Your objective: Return each line of the data below that contains the string "assets".
(Given data begins)
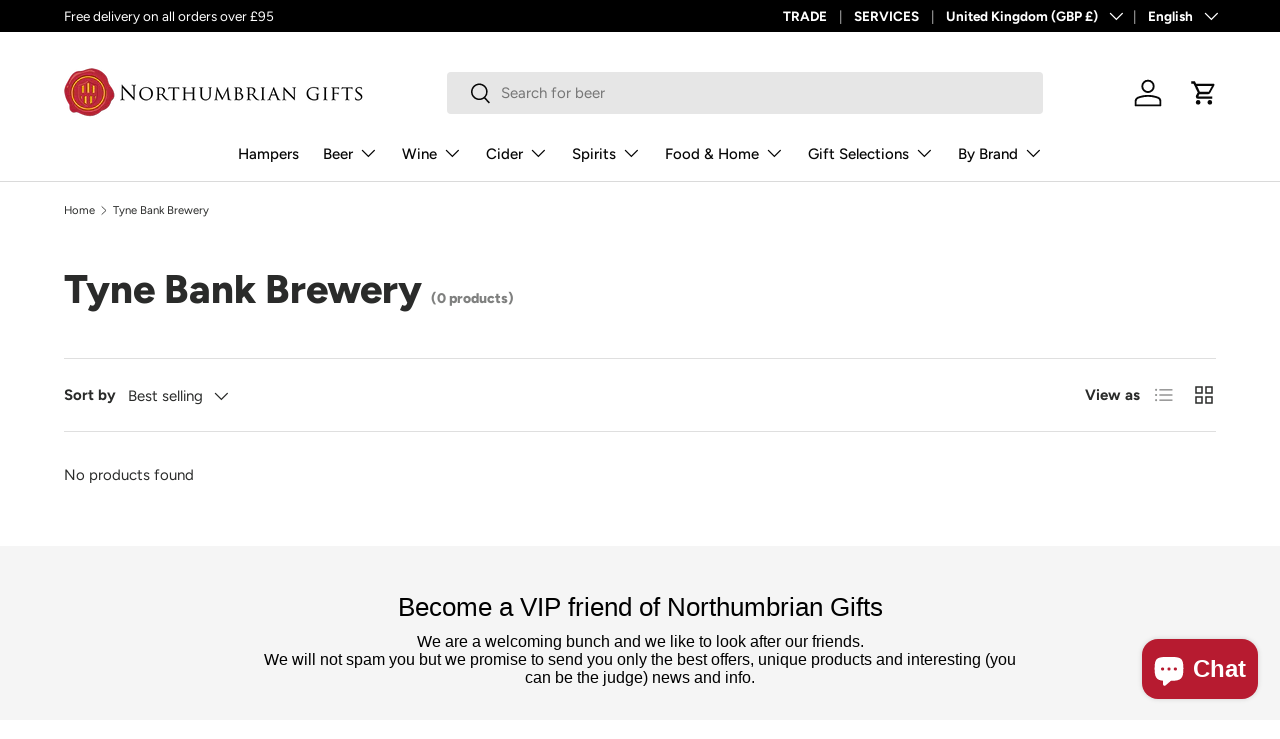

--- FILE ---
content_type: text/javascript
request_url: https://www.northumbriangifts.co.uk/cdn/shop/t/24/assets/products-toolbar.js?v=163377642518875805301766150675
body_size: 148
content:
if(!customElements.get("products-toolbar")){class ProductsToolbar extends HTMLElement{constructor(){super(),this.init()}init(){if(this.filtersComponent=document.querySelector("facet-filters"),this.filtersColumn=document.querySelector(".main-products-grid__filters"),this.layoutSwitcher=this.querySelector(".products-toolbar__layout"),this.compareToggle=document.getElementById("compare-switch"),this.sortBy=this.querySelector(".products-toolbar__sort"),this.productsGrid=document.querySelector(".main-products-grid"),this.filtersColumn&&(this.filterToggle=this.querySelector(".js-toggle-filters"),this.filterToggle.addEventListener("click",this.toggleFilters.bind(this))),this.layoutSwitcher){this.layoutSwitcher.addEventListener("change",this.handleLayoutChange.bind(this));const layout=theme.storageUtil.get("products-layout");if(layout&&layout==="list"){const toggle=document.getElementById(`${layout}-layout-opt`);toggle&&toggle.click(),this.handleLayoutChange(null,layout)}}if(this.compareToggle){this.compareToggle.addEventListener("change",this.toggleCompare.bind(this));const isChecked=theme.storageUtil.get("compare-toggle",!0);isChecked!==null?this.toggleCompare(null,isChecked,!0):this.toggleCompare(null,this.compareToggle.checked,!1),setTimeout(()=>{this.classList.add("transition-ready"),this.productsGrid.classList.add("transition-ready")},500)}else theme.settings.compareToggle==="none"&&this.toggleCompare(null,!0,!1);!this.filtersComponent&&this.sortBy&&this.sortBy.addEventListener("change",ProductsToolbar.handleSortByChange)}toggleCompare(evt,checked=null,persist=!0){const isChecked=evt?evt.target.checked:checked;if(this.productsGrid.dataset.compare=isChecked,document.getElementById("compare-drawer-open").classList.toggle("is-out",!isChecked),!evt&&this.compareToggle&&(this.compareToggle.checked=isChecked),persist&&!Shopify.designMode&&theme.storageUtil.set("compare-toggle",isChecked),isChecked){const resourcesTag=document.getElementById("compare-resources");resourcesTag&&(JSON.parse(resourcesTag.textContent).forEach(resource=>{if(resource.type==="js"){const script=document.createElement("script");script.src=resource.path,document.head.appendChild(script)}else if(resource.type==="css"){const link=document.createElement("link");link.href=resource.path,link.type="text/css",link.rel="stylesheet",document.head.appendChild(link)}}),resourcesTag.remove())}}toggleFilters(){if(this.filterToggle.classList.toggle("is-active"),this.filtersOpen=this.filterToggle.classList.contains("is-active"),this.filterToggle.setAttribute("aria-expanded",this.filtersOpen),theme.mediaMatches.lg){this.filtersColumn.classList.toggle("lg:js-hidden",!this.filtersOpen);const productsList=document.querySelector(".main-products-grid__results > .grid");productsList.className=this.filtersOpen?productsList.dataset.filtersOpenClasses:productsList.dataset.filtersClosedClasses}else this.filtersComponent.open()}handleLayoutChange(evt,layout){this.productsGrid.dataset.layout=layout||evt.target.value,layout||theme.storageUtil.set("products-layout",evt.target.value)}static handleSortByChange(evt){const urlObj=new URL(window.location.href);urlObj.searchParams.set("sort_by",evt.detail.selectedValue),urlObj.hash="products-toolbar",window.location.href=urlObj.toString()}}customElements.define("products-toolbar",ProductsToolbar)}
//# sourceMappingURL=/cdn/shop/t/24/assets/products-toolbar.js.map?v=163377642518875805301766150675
(Given data ends)
(Given data begins)
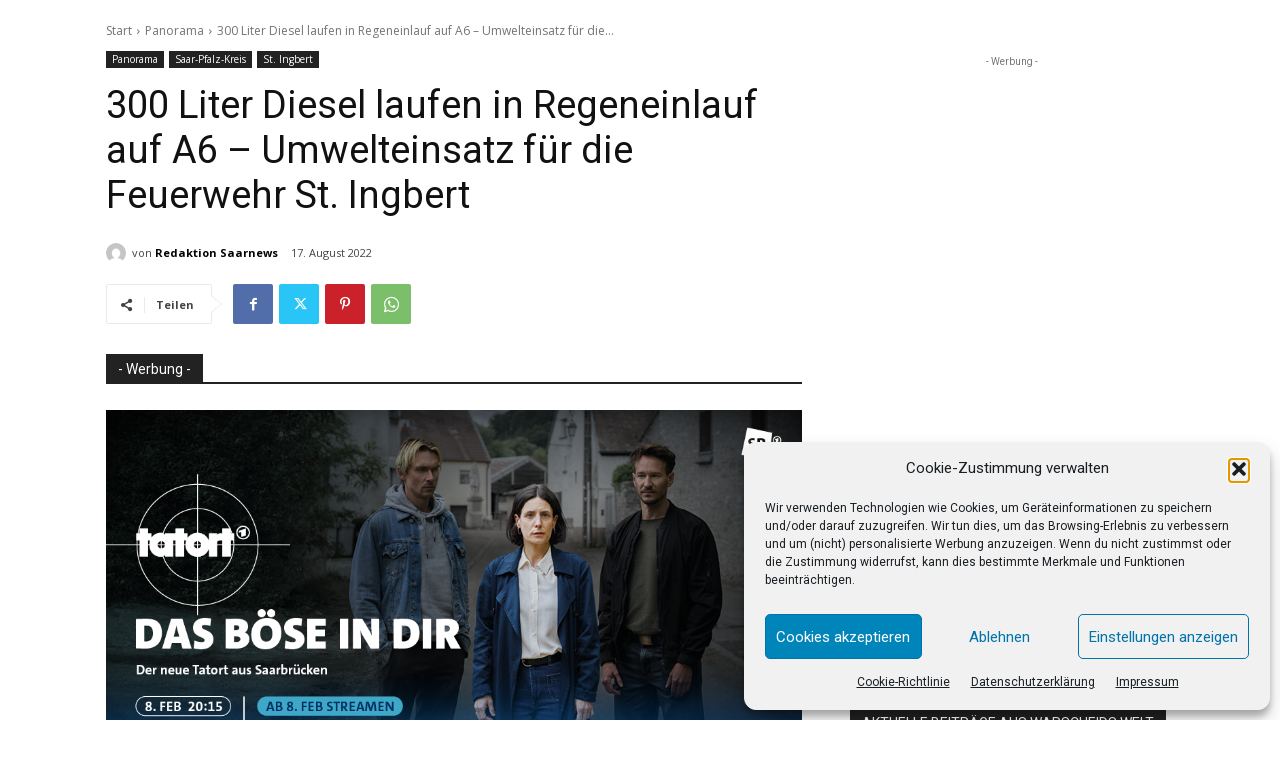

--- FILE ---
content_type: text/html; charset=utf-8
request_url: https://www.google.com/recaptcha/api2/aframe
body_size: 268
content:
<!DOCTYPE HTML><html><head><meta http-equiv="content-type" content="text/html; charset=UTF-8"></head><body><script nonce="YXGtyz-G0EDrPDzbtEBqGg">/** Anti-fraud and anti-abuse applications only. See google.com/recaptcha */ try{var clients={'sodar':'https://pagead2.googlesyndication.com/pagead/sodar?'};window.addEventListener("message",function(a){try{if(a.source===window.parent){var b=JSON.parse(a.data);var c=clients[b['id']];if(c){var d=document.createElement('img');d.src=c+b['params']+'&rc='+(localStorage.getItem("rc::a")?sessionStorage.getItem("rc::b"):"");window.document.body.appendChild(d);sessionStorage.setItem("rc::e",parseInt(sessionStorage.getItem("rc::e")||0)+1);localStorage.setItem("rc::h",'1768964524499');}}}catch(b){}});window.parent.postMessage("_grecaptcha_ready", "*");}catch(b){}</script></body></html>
(Given data ends)
Answer box:
request_url: https://www.northumbriangifts.co.uk/cdn/shop/t/24/assets/products-toolbar.js?v=163377642518875805301766150675
//# sourceMappingURL=/cdn/shop/t/24/assets/products-toolbar.js.map?v=163377642518875805301766150675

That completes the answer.